TASK INSTRUCTIONS: Type out every line below exactly as it reads.
**** RECORDS TO USE
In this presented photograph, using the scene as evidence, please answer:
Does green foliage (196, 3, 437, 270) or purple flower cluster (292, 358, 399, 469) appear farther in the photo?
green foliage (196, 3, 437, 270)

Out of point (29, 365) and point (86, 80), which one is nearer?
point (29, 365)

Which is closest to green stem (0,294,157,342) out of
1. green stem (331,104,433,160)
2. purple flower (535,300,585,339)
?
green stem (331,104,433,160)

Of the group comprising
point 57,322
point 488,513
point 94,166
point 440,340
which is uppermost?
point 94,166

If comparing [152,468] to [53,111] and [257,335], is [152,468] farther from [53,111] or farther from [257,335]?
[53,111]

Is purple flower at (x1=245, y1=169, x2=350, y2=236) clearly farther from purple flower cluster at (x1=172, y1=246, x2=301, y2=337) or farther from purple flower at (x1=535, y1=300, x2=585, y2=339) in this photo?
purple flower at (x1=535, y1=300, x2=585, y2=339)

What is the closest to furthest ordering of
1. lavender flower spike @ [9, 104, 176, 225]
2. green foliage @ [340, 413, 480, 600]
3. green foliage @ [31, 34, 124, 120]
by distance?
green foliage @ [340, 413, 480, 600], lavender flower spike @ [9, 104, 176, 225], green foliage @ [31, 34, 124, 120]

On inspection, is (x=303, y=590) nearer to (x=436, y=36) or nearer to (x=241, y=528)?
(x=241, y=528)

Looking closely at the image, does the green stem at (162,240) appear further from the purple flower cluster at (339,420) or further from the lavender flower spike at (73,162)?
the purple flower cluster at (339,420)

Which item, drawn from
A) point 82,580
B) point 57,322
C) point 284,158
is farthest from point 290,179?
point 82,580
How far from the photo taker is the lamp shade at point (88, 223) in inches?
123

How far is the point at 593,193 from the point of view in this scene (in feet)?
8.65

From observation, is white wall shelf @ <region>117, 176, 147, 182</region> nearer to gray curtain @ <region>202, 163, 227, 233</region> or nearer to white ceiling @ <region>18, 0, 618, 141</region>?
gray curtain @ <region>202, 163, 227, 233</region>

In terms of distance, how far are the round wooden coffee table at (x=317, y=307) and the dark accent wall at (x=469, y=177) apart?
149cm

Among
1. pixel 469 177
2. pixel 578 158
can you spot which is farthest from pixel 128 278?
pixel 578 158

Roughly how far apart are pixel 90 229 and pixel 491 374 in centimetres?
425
********
ANSWER IN FULL:
In this presented photograph, using the scene as evidence, please answer:
Does green foliage (196, 3, 437, 270) or purple flower cluster (292, 358, 399, 469) appear farther in the photo?
green foliage (196, 3, 437, 270)

Out of point (29, 365) and point (86, 80), which one is nearer?
point (29, 365)

Which is closest to green stem (0,294,157,342) out of
1. green stem (331,104,433,160)
2. purple flower (535,300,585,339)
?
green stem (331,104,433,160)

Of the group comprising
point 57,322
point 488,513
point 94,166
point 440,340
which is uppermost?
point 94,166

If comparing [152,468] to [53,111] and [257,335], is [152,468] farther from [53,111] or farther from [257,335]?
[53,111]

Is purple flower at (x1=245, y1=169, x2=350, y2=236) clearly farther from purple flower cluster at (x1=172, y1=246, x2=301, y2=337) or farther from purple flower at (x1=535, y1=300, x2=585, y2=339) in this photo?
purple flower at (x1=535, y1=300, x2=585, y2=339)

What is the closest to furthest ordering of
1. lavender flower spike @ [9, 104, 176, 225]
2. green foliage @ [340, 413, 480, 600]
3. green foliage @ [31, 34, 124, 120]
by distance?
green foliage @ [340, 413, 480, 600], lavender flower spike @ [9, 104, 176, 225], green foliage @ [31, 34, 124, 120]

On inspection, is (x=303, y=590) nearer to (x=436, y=36) or nearer to (x=241, y=528)?
(x=241, y=528)

Looking closely at the image, does the green stem at (162,240) appear further from the purple flower cluster at (339,420) or further from the lavender flower spike at (73,162)?
the purple flower cluster at (339,420)

Which item, drawn from
A) point 82,580
B) point 57,322
C) point 284,158
is farthest from point 290,179?
point 82,580
How far from the photo taker is the lamp shade at point (88, 223) in inches?
123

How far is the point at 593,193 from the point of view in this scene (in feet)?
8.65

From observation, is white wall shelf @ <region>117, 176, 147, 182</region> nearer to gray curtain @ <region>202, 163, 227, 233</region> or nearer to white ceiling @ <region>18, 0, 618, 141</region>?
gray curtain @ <region>202, 163, 227, 233</region>

In terms of distance, how far are the round wooden coffee table at (x=317, y=307) and the dark accent wall at (x=469, y=177) apart?
149cm

Among
1. pixel 469 177
2. pixel 578 158
can you spot which is farthest from pixel 128 278?
pixel 578 158

Roughly how far apart are pixel 90 229 and pixel 491 374 in centimetres?
425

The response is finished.